**短い課題 A:**
セメント組成物についての文章で、「上記目的を達成するための主たる発明は」で始まる段落を、大事な内容を残したまま短い箇条書きにまとめてください。
**短い課題 B:**
セメント組成物についての文章のうち、「本発明は、セメント組成物の製造方法、及び、セメント組成物に関する。」から「ント組成物の製造方法である。」まで（その言葉も含めて）を、一字も変えずにそのままくり返して書いてください。
**短い課題 C:**
セメント組成物についての文章が終わったところから、次に続く部分を書き上げてください。

本発明は、セメント組成物の製造方法、及び、セメント組成物に関する。
セメント組成物(例えば、超高強度コンクリート)は、水、結合材、細骨材、粗骨材に加えて様々な機能材を混入して製造するのが一般的である。(例えば、特許文献1、特許文献2、及び非特許文献1参照)。
特開2015−6977号公報 特許第6363354号公報
コンクリート工学年次論文集、vol.41、No.1、2019、p.1199−1204
セメント組成物の製造方法として、例えば、機能材として収縮低減剤一液型高性能減水剤と鋼繊維とを混入し、膨張材を混入せずに、セメント組成物を製造する製造方法が知られている。
そして、かかるセメント組成物の従来の製造方法では、セメント組成物に自己収縮ひずみが生じるため、セメント組成物にひび割れが発生することがあった。
本発明は、かかる課題に鑑みてなされたものであって、その目的とするところは、セメント組成物のひび割れを適切に抑制することである。
上記目的を達成するための主たる発明は、収縮低減剤一液型高性能減水剤と鋼繊維とを混入し、膨張材を混入せずに、セメント組成物を製造するセメント組成物の製造方法であって、高性能減水剤を混入したベースセメント組成物の自己収縮ひずみに対する前記セメント組成物の自己収縮ひずみの比である自己収縮ひずみ比を、前記鋼繊維の混入量と前記鋼繊維の繊維強度とに基づいて算出するための算出式を準備する準備ステップと、前記算出式に基づいて前記混入量と前記繊維強度を決めて、前記セメント組成物を製造する製造ステップと、を有することを特徴とするセメント組成物の製造方法である。
本発明の他の特徴については、本明細書及び添付図面の記載により明らかにする。
本発明によれば、セメント組成物のひび割れを適切に抑制することが可能となる。

データセットの記録:
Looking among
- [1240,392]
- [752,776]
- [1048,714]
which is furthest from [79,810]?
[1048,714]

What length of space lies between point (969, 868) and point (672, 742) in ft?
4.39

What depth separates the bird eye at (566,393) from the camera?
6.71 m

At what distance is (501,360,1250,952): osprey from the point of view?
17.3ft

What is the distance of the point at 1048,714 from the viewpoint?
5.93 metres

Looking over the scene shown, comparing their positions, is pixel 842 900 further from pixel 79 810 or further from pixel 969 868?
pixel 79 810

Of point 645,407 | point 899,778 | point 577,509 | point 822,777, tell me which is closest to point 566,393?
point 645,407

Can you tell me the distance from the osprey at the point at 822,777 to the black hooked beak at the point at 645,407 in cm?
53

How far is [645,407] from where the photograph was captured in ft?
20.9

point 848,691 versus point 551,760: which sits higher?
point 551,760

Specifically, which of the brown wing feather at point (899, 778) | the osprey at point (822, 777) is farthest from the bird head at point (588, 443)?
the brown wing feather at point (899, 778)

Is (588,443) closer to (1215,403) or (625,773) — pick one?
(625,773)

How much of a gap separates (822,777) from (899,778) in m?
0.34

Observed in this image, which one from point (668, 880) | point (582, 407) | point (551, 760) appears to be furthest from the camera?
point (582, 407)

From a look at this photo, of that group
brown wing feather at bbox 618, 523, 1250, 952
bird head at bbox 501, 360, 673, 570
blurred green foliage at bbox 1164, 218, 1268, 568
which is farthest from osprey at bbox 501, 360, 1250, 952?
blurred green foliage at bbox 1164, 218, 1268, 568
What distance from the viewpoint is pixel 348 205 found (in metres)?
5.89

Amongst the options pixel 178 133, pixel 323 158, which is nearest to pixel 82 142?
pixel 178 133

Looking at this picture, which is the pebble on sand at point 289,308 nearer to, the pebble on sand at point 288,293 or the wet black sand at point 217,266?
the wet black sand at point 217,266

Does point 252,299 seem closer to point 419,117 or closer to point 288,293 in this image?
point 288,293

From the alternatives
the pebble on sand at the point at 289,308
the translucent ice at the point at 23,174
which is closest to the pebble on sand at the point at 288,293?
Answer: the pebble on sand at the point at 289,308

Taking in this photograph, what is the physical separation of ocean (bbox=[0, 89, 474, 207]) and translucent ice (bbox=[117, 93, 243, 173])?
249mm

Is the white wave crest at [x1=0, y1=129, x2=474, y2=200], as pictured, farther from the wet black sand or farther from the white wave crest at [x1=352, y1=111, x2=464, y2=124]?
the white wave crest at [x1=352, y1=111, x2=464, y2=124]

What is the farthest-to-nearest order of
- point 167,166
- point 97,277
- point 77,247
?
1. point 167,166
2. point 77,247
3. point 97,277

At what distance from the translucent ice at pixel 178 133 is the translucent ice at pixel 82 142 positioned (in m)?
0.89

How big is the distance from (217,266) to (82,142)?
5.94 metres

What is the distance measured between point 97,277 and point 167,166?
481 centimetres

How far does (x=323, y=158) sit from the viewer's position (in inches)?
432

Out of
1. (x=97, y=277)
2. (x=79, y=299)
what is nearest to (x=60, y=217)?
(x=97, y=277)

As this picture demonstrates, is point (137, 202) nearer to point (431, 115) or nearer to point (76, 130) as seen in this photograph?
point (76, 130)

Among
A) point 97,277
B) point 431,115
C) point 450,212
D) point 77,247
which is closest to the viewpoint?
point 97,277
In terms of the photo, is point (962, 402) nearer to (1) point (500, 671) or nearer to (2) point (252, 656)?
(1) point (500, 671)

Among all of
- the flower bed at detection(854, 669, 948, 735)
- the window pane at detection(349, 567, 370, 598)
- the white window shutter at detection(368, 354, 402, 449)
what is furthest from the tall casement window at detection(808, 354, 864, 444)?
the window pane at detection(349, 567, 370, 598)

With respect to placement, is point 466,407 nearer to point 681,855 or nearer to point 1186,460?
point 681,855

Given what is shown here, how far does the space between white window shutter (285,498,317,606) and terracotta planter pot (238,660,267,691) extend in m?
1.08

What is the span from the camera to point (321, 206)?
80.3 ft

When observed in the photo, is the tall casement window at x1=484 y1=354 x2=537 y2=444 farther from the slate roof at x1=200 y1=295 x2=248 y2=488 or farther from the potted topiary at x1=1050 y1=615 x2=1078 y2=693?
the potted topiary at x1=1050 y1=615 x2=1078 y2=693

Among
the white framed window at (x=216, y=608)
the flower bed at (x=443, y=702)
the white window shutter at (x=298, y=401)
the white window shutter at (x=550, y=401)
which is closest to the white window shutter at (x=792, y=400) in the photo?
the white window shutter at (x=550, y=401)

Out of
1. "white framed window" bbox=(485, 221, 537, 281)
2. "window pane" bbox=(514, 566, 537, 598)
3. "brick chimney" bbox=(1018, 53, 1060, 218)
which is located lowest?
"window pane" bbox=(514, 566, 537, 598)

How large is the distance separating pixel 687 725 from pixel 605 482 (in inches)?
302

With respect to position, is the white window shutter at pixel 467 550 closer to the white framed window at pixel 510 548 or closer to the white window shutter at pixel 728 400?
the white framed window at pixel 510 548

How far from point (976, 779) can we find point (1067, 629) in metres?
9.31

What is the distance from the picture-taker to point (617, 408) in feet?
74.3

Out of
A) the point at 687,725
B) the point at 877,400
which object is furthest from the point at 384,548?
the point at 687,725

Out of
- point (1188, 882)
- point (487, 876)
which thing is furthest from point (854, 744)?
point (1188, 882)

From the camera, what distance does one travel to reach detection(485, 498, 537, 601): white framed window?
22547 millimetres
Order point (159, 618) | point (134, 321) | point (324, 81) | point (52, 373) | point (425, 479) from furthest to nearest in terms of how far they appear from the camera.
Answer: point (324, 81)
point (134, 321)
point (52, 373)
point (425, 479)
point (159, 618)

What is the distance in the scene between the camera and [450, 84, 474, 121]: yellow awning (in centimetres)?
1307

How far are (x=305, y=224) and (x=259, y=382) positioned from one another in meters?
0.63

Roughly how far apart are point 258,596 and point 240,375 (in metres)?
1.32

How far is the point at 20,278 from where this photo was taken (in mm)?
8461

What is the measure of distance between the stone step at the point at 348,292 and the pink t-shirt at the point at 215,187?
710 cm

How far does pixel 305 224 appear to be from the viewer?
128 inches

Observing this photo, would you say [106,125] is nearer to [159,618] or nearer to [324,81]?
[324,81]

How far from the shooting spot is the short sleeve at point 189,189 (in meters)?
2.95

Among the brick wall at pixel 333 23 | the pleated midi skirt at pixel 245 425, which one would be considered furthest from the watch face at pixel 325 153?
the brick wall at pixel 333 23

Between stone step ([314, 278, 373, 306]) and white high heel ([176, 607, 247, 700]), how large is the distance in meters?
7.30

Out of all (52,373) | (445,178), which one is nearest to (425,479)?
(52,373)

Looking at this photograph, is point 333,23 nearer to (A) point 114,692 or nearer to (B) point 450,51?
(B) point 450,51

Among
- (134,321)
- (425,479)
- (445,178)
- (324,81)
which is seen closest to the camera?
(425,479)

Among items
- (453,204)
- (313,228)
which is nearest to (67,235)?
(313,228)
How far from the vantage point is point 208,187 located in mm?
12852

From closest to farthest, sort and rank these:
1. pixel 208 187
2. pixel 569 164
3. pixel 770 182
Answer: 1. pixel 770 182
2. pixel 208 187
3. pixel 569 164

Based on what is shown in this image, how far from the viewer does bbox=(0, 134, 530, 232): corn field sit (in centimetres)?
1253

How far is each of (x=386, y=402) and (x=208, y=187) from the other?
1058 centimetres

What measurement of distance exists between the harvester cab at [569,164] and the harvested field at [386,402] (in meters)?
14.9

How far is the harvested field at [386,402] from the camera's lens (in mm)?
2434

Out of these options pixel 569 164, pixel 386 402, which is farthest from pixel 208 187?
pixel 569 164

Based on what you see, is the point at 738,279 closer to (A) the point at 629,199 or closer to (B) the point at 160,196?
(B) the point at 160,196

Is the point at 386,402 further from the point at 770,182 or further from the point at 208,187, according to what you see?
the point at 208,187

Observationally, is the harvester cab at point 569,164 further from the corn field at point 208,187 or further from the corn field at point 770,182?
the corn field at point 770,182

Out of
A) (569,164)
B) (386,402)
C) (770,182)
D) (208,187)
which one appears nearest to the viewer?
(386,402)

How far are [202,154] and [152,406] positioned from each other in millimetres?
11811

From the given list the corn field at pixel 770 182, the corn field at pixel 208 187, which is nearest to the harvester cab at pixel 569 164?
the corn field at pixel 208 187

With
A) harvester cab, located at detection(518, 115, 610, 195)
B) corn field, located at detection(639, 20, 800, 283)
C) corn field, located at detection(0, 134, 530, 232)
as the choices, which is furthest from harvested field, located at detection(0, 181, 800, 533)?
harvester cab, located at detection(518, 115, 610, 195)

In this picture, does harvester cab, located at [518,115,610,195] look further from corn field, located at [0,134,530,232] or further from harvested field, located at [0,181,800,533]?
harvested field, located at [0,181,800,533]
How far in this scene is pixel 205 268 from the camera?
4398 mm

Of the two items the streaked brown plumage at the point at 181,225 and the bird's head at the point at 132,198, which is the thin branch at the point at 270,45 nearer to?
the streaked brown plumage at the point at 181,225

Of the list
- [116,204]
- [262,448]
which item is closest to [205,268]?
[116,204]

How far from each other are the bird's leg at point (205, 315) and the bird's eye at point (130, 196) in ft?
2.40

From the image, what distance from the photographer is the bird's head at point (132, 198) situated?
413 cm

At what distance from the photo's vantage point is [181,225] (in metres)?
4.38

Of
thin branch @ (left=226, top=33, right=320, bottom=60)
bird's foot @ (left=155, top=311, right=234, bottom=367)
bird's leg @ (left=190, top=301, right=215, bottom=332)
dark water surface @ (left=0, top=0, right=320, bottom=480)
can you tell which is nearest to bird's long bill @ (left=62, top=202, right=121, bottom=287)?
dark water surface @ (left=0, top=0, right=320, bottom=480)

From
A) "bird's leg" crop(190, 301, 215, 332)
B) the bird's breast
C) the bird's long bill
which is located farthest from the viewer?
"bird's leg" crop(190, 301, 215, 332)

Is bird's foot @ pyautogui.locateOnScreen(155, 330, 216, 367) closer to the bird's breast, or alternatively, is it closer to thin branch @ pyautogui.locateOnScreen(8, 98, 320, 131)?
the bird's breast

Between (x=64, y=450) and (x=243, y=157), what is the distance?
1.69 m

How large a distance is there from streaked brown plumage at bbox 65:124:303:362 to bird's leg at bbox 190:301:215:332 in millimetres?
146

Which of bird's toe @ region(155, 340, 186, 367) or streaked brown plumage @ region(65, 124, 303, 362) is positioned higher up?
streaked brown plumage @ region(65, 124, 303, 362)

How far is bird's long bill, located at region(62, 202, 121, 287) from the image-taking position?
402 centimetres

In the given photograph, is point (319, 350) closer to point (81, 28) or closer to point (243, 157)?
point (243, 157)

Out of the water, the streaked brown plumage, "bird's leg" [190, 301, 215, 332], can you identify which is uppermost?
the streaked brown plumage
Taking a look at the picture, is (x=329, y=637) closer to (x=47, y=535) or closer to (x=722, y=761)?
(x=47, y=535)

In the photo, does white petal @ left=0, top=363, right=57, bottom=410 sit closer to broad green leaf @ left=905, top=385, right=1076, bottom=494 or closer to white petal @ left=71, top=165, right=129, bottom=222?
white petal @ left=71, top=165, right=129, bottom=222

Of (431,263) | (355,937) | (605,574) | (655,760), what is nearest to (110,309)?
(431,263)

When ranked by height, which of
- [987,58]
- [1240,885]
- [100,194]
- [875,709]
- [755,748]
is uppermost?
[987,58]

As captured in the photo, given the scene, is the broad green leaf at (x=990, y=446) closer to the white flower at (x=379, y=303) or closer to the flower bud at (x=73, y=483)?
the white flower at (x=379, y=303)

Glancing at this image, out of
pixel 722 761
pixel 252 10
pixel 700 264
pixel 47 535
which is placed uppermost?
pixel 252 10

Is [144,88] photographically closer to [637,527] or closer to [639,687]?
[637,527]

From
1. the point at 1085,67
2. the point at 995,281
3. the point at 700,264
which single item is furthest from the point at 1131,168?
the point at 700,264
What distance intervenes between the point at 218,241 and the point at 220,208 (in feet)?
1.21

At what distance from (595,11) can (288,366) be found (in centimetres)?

**課題の答え A:**
- 収縮低減剤一液型高性能減水剤と鋼繊維を混ぜ、膨張材は混ぜずにセメント組成物をつくる製造方法である。
- 準備ステップでは、自己収縮ひずみ比を鋼繊維の混入量と繊維強度から求める算出式を用意する。自己収縮ひずみ比とは、高性能減水剤を混ぜたベースセメント組成物の自己収縮ひずみに対する、このセメント組成物の自己収縮ひずみの比のこと。
- 製造ステップでは、その算出式をもとに鋼繊維の混入量と繊維強度を決め、セメント組成物をつくる。

**課題の答え B:**
本発明は、セメント組成物の製造方法、及び、セメント組成物に関する。
セメント組成物(例えば、超高強度コンクリート)は、水、結合材、細骨材、粗骨材に加えて様々な機能材を混入して製造するのが一般的である。(例えば、特許文献1、特許文献2、及び非特許文献1参照)。
特開2015−6977号公報 特許第6363354号公報
コンクリート工学年次論文集、vol.41、No.1、2019、p.1199−1204
セメント組成物の製造方法として、例えば、機能材として収縮低減剤一液型高性能減水剤と鋼繊維とを混入し、膨張材を混入せずに、セメント組成物を製造する製造方法が知られている。
そして、かかるセメント組成物の従来の製造方法では、セメント組成物に自己収縮ひずみが生じるため、セメント組成物にひび割れが発生することがあった。
本発明は、かかる課題に鑑みてなされたものであって、その目的とするところは、セメント組成物のひび割れを適切に抑制することである。
上記目的を達成するための主たる発明は、収縮低減剤一液型高性能減水剤と鋼繊維とを混入し、膨張材を混入せずに、セメント組成物を製造するセメント組成物の製造方法であって、高性能減水剤を混入したベースセメント組成物の自己収縮ひずみに対する前記セメント組成物の自己収縮ひずみの比である自己収縮ひずみ比を、前記鋼繊維の混入量と前記鋼繊維の繊維強度とに基づいて算出するための算出式を準備する準備ステップと、前記算出式に基づいて前記混入量と前記繊維強度を決めて、前記セメント組成物を製造する製造ステップと、を有することを特徴とするセメント組成物の製造方法である。

**課題の答え C:**
算出式を求める準備ステップと目的とするセメント組成物の製造ステップを示したフロー図である。 第1実施形態に係るベースセメント組成物及び算出式用セメント組成物に含まれる材料の一覧表である。 ひび割れ目視検査用の試験体を示した図である。 実施例1〜5の自己収縮試験、スランプフロー試験、及び圧縮強度試験の結果である。 ひび割れ目視検査の結果を示した図である。 実施例1〜5の重回帰分析に用いるパラメータ一覧である。 実施例1〜5の自己収縮ひずみ比と混入量×引張強度の一覧である。 実施例1〜5の自己収縮ひずみ比と混入量×引張強度の回帰式を示したグラフである。 水結合材比が反映された算出式を求める準備ステップと目的とするセメント組成物の製造ステップを示したフロー図である。 第3実施形態に係るベースセメント組成物及び算出式用セメント組成物に含まれる材料の一覧表である。 実施例1〜7の自己収縮試験、スランプフロー試験、及び圧縮強度試験の結果である。 実施例1〜7の重回帰分析に用いるパラメータ一覧である。 実施例1〜7の自己収縮ひずみ比と混入量×引張強度/水結合材比の一覧である。 実施例1〜7の自己収縮ひずみ比と混入量×引張強度/水結合材比の回帰式を示したグラフである。
本明細書及び添付図面により、少なくとも、以下の事項が明らかとなる。
収縮低減剤一液型高性能減水剤と鋼繊維とを混入し、膨張材を混入せずに、セメント組成物を製造するセメント組成物の製造方法であって、高性能減水剤を混入したベースセメント組成物の自己収縮ひずみに対する前記セメント組成物の自己収縮ひずみの比である自己収縮ひずみ比を、前記鋼繊維の混入量と前記鋼繊維の繊維強度とに基づいて算出するための算出式を準備する準備ステップと、前記算出式に基づいて前記混入量と前記繊維強度を決めて、前記セメント組成物を製造する製造ステップと、を有することを特徴とするセメント組成物の製造方法。
このようなセメント組成物の製造方法によれば、セメント組成物のひび割れを適切に抑制することが可能となる。
かかるセメント組成物の製造方法であって、前記算出式は、鋼繊維の混入量と、鋼繊維の繊維強度とをパラメータとした回帰式を用いて求められることが望ましい。
このようなセメント組成物の製造方法によれば、回帰式を使って適切な自己収縮ひずみとなるような鋼繊維の混入量及び鋼繊維の繊維強度を決めてからセメント組成物を製造することができ、セメント組成物のひび割れを適切に抑制することが可能となる。
かかるセメント組成物の製造方法であって、前記算出式は、自己収縮ひずみ比=1.0−a×混入量kg/m×繊維強度N/mm、であることが望ましい(ただし、a>0)。
このようなセメント組成物の製造方法によれば、かかる算出式を使って適切な自己収縮ひずみとなるような鋼繊維の混入量及び鋼繊維の繊維強度を決めてからセメント組成物を製造することができ、セメント組成物のひび割れを適切に抑制することが可能となる。
かかるセメント組成物の製造方法であって、前記算出式は、自己収縮ひずみ比=1.0−b×混入量kg/m−c×繊維強度N/mm、であることが望ましい(ただし、b>0、c>0)。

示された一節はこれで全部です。